Then, users would curate the titles through their own customized storefront.
This would drive word of mouth and generate free adverting for the companies
that really on the steam digital store.

So think of it as following your favorite youtube channel/ store front because
it has niche titles that are in line with what you like. You wouldn't have to
dig for titles if that's not your thing.

This way, the devs of said niche title appears directly to its audience and
yet still leaves the choice to the end user if they want to dig into the
onslaught of new releases.

I really hope Gabe follows through on this idea because it keeps options open
and doesn't give you a force fed walled garden that Sony, EA or MS is so dead
set on controlling and manipulating end-users/devs with."

------
tolmasky
Its interesting that it seems Apple has really shied away from doing the bare
minimum to improve things on the app store (until recently with videos and
bundles).

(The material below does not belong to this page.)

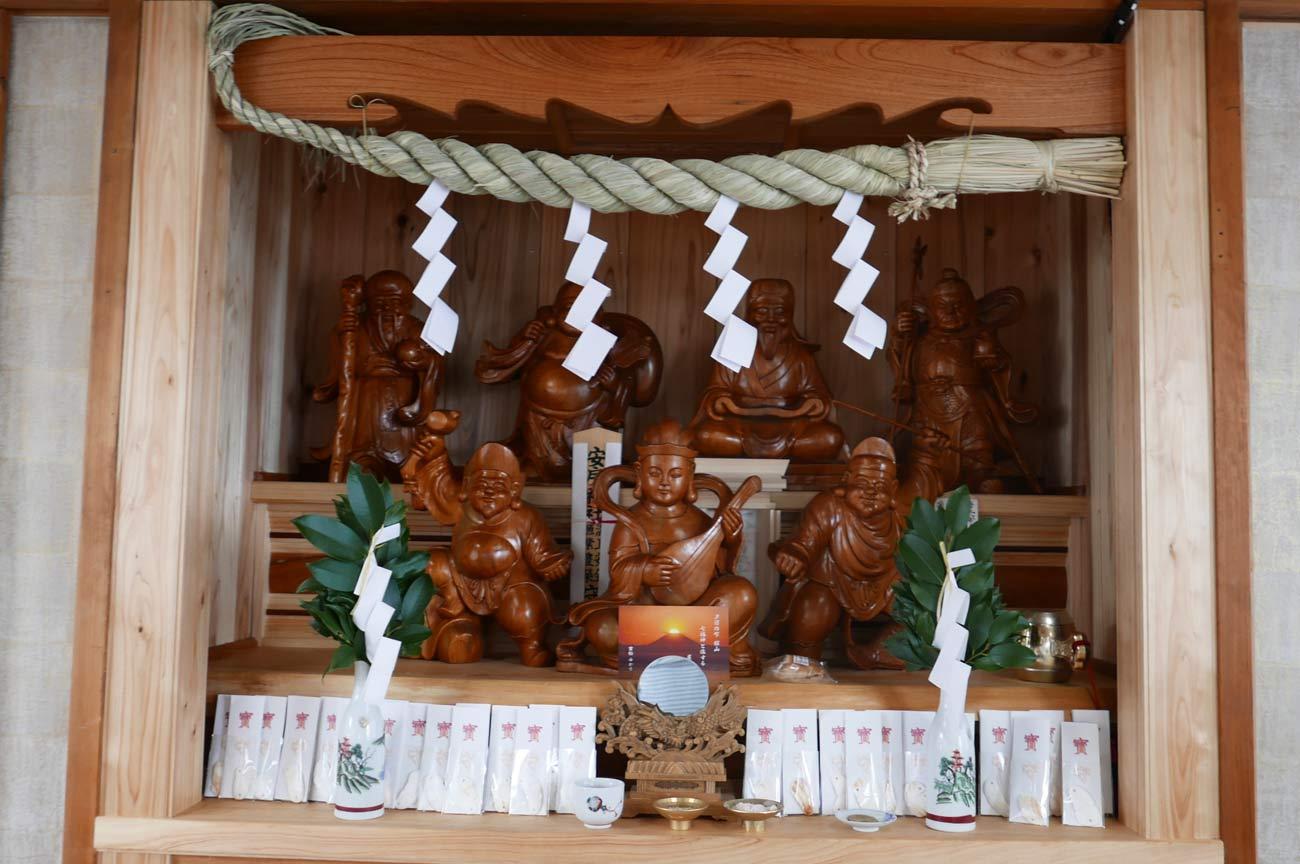 船内の七福神画像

Not having the store be significant revenue is a double edged sword.
I think there are some really interesting hacks that would have been better
for consumers AND developers. In another comment (years ago I think...) I
mentioned how I wish the top charts _wouldn 't show me apps I already own_.
There were years where Angry Birds, for me someone who already owned it,
represented the top 10 being an effective top 9. It knows I've already bought
it, there's nothing I can do with that being there - even Rovio is only
indirectly helped by this since I can't go and buy it again, it just serves as
some weird hypothetical billboard on my phone for "other people". If instead I
got a custom top 10 that was the top 10 apps I _don 't own_ I would be very
much incentivized to buy more apps. This is of course not even entering into
the actually interesting domain of suggesting better purchases for me.

App Store revenue not being Apple's bread and butter is a double edged sword.
My point here is not that the above idea would "save" the app business, but to
notice that the app store today is effectively the same as it was _6 years
ago_. Experimentation in that space doesn't seem to be in their DNA.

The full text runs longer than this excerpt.